[START TEXT SEGMENT]

Waite Bellamy is an American former professional basketball player and coach. He played college basketball for the Florida A&M Rattlers and was a draft selection of the St. Louis Hawks in the 1963 NBA draft. Bellamy spent his entire professional career with the Wilmington / Delaware Blue Bombers of the Eastern Professional Basketball League where he won two championships. He was named as the league's Most Valuable Player in 1970. Bellamy worked as a teacher and basketball coach at high schools in Florida after his playing retirement.

High school career
Bellamy attended Lincoln High School in Palmetto, Florida. He averaged 25 points as a senior while his team finished the season with a 30–5 record and advanced to the state tournament. Bellamy also served as captain of the football team and president of the school's student body. He graduated in 1959.

College career
Bellamy did not receive any scholarships from major Southern colleges as they did not offer them to black players at the time. He went to Florida A&M University where the coaches gave him an offer of playing for the Rattlers in either football or basketball: he chose the latter. Bellamy tallied 1,600 points and was a three-time All-SIAC selection from 1961 to 1963. He set the Rattlers' single-game scoring record when he totalled 53 points against the Bethune–Cookman Wildcats.

[END TEXT SEGMENT]
[START EXCERPTED RECORDS]

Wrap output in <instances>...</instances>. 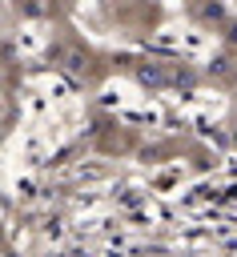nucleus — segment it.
I'll list each match as a JSON object with an SVG mask.
<instances>
[{
	"mask_svg": "<svg viewBox=\"0 0 237 257\" xmlns=\"http://www.w3.org/2000/svg\"><path fill=\"white\" fill-rule=\"evenodd\" d=\"M137 80H141V84H165V72H161L157 64H141V68H137Z\"/></svg>",
	"mask_w": 237,
	"mask_h": 257,
	"instance_id": "nucleus-1",
	"label": "nucleus"
},
{
	"mask_svg": "<svg viewBox=\"0 0 237 257\" xmlns=\"http://www.w3.org/2000/svg\"><path fill=\"white\" fill-rule=\"evenodd\" d=\"M233 141H237V133H233Z\"/></svg>",
	"mask_w": 237,
	"mask_h": 257,
	"instance_id": "nucleus-2",
	"label": "nucleus"
}]
</instances>
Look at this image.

[END EXCERPTED RECORDS]

=== GIVEN TASK 1 ===
According to the Waite Bellamy biography, how many points did Bellamy score to set the Rattlers' single-game record, and against which team?
=== GIVEN TASK 2 ===
Please pick out every line of the rows that contains the string "xmlns", treating case as significant.

=== EXERCISE ANSWER 1 ===
53 points, against the Bethune–Cookman Wildcats.

=== EXERCISE ANSWER 2 ===
	"mask_svg": "<svg viewBox=\"0 0 237 257\" xmlns=\"http://www.w3.org/2000/svg\"><path fill=\"white\" fill-rule=\"evenodd\" d=\"M137 80H141V84H165V72H161L157 64H141V68H137Z\"/></svg>",
	"mask_svg": "<svg viewBox=\"0 0 237 257\" xmlns=\"http://www.w3.org/2000/svg\"><path fill=\"white\" fill-rule=\"evenodd\" d=\"M233 141H237V133H233Z\"/></svg>",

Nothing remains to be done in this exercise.